*** Selected extract ***
Maternity hospitals 'face major staff crisis'
Maternity hospitals are struggling with a staffing crisis at a time when they are faced with increasingly complex pregnancies, Coombe Hospital master Dr Sharon Sheehan has warned.
"The most staggering deficits are in the three Dublin maternity hospitals, where we are operating at a 17pc deficit in the number of midwifery staff that we need to run our services. This must be addressed."
Dr Sheehan was addressing a conference in Dublin yesterday on patient safety, organised by the State Claims Agency. It expects a record pay-out of €300m in medical negligence claims this year, driven mostly by compensation awards in obstetric cases.
Difficult pregnancies are on the rise because more women are obese and developing gestational diabetes or having babies at an older age after undergoing fertility treatment.
"In my view there are a number of factors that have to be addressed if we are to make any meaningful impact on improving quality and patient safety.
"They include staffing, training, the woman herself, our resources, leadership and governance as well as our severe lack of public confidence."
The main problem when it comes to staffing is not so much recruitment but retention, she added.
There was also the problem of mixed messages about hiring coming from the HSE the Department of Health and politicians.
Hospitals are also in difficulty because of laws regulating the working hours of junior doctors which means more trainees are less experienced and had less time to train.
Dr Sheehan said the perinatal mortality rate - deaths of babies at or around the time of birth - in Irish services is very good and the maternal mortality rate low.
*** End of Selected extract ***
## Exercises to complete
1 - Swap "junior doctors" for "trainee doctors" and restate the passage of the maternity staffing article that opens with the words containing "The main problem" and closes with "time to train.".
2 - Pick up the maternity staffing article after its final sentence and carry it on.
*** Dataset entries ***
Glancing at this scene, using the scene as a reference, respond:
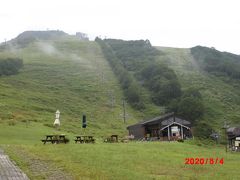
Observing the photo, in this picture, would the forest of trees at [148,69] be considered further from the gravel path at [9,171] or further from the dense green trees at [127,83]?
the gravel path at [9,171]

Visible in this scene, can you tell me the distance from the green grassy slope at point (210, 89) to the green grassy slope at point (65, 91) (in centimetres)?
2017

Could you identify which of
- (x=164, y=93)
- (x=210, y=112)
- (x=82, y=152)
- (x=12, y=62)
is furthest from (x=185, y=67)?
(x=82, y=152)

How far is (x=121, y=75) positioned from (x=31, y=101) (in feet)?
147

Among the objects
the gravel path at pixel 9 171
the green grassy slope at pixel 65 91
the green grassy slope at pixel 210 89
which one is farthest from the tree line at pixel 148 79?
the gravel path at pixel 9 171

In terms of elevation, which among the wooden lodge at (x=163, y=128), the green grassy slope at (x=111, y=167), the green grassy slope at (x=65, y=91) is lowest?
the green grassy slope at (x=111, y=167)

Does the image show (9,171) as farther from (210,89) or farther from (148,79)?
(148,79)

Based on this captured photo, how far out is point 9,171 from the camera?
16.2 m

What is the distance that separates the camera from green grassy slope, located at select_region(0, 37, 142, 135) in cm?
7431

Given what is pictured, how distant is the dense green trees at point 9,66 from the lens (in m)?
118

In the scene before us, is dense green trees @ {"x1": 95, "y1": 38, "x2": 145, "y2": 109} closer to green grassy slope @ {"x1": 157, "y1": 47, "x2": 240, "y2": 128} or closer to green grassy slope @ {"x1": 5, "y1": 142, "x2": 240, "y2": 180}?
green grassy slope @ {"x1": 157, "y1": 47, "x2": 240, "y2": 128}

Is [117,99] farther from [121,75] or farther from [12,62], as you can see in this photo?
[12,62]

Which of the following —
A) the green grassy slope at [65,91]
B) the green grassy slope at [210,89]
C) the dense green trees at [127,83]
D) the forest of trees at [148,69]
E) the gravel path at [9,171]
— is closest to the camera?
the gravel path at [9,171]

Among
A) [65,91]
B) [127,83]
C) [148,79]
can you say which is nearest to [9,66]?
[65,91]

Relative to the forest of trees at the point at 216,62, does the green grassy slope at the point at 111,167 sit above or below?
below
*** End of Dataset entries ***
## Answers to the exercises
1 -
The main problem when it comes to staffing is not so much recruitment but retention, she added.
There was also the problem of mixed messages about hiring coming from the HSE the Department of Health and politicians.
Hospitals are also in difficulty because of laws regulating the working hours of trainee doctors which means more trainees are less experienced and had less time to train.

2 -
But too often negative stories grabbed front pages and served to terrify expectant mothers and staff, she told the gathering.
Obstetrician Prof Michael Turner, the HSE's clinical lead in obstetrics, said he wants to see a national cerebral palsy register set up to understand more about causation and prevention.
Addressing the conference Health Minister Simon Harris said he expects legislation which will make it mandatory for health staff to own up to patients and relatives if they have made a mistake to be published in the autumn.
It will go before the Oireachtas health committee for discussion. The long-awaited National Patient Safety Office will open at the end of the year.
"I am absolutely committed to making sure that the patient experience is listened to," he added. Part of its work of the new office will involve a national survey of patient's experience next year.
Dr Dubhfeasa Slattery, head of clinical risk at the State Claims Agency, said one of the issues highlighted in a safety review was the problem of out of date equipment.
There is a need for hospitals to replace this equipment and get involved in leasing arrangements if necessary, she said.